The Entrance Requirement for Aluminum Industry 2007 stipulates that only aluminum projects that meet environmental protection and/or eliminate outdated capacity can be approved, while the 2012 draft sets that new aluminum projects must be in the form of coal (water)-electricity-aluminum integration or aluminum-electricity integration.
Only aluminum projects that meet related requirement could be approved starting in 2007. However, nine departments of the State Council called for an immediate stop to all aluminum projects in 2011. This was followed by the issuance of the Entrance Requirement for Aluminum Industry 2012 (Draft for Soliciting Opinions) by the MIIT this year. Aluminum capacity has been soaring despite control efforts. Relaxation of control on the parts of related departments is deemed as rational.

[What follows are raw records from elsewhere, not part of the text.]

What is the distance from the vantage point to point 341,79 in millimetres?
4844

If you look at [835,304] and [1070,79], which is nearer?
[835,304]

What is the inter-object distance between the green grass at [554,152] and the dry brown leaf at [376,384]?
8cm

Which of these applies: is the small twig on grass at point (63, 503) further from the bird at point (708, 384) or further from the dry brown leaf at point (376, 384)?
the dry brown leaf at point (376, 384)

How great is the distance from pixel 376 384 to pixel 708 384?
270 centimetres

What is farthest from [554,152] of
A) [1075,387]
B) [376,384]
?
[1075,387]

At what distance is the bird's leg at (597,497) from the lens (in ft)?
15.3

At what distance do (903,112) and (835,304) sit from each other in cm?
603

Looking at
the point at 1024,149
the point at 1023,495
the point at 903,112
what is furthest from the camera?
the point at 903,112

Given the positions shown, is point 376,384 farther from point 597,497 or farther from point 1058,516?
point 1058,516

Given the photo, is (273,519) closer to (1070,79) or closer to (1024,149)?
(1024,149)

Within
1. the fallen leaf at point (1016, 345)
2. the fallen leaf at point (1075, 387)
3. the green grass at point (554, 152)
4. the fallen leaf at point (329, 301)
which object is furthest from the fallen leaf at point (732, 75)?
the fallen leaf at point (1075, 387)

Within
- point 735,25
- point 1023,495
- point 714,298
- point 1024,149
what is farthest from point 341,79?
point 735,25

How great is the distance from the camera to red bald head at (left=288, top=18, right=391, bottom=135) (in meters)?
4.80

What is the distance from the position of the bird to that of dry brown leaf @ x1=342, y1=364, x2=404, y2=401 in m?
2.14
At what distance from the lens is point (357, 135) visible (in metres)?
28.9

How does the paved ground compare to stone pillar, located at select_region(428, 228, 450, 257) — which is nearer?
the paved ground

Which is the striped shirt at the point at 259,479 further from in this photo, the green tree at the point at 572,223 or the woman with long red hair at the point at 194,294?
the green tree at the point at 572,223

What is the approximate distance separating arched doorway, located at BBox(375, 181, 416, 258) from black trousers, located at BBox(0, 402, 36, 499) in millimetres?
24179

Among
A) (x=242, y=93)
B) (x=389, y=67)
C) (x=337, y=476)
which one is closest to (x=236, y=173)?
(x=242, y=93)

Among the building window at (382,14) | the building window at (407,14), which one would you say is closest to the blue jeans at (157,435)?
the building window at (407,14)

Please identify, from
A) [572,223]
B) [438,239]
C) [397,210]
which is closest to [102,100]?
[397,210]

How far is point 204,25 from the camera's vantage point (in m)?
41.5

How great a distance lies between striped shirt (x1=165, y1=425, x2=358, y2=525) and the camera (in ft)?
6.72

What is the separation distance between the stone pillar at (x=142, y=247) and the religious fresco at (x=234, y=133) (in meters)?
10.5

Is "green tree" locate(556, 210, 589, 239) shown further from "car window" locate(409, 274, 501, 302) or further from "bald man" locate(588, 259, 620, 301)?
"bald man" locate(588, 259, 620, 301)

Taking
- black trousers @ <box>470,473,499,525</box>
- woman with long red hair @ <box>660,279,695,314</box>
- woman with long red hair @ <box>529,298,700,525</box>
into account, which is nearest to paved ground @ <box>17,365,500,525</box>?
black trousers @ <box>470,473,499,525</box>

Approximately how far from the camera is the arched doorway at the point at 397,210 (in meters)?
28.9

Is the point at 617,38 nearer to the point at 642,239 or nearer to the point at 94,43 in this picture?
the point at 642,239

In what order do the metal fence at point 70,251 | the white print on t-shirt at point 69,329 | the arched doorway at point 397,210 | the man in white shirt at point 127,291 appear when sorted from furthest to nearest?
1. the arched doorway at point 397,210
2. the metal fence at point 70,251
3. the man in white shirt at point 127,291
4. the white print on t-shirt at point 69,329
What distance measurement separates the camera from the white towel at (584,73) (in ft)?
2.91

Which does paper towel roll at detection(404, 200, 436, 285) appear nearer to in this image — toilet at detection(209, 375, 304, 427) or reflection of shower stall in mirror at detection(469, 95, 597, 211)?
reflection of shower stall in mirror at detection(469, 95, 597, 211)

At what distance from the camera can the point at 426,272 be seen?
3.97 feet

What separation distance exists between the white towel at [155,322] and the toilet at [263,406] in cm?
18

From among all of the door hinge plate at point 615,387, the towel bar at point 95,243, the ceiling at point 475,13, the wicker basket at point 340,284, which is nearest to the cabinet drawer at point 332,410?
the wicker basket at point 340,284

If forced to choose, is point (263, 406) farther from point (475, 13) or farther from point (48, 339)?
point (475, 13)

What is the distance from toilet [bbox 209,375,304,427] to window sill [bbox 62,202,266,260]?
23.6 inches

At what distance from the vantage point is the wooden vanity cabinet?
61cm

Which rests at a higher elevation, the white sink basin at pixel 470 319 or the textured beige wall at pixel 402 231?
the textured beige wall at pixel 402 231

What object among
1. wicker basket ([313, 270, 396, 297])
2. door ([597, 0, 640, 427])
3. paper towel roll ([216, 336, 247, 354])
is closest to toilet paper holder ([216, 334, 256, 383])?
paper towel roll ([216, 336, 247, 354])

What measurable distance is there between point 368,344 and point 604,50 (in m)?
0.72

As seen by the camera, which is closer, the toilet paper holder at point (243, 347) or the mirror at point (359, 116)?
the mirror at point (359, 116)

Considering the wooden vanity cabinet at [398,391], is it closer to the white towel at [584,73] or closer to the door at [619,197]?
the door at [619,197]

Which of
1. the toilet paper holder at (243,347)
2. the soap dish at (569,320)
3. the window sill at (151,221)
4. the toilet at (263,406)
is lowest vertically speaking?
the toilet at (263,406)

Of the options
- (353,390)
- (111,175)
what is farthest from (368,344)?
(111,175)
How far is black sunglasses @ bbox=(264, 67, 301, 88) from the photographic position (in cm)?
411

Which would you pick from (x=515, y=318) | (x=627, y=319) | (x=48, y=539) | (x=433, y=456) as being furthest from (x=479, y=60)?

Nine departments of the State Council including the MIIT issued an emergency notice back in April 2011 to call off all aluminum projects under planning. No new expansion aluminum projects will be approved. Nevertheless, some local governments remained aggressive in aluminum project construction by offering preferential policies to attract investments.
Roughly 3.65 million mt/yr in aluminum capacity was built in 2012, mostly in west China. Most of these projects were in the form of coal (water)-electricity-aluminum integration or aluminum-electricity integration. The modified entrance requirement may compound aluminum overcapacity in the short term, but this will accelerate layout and adjustment of the industry as well.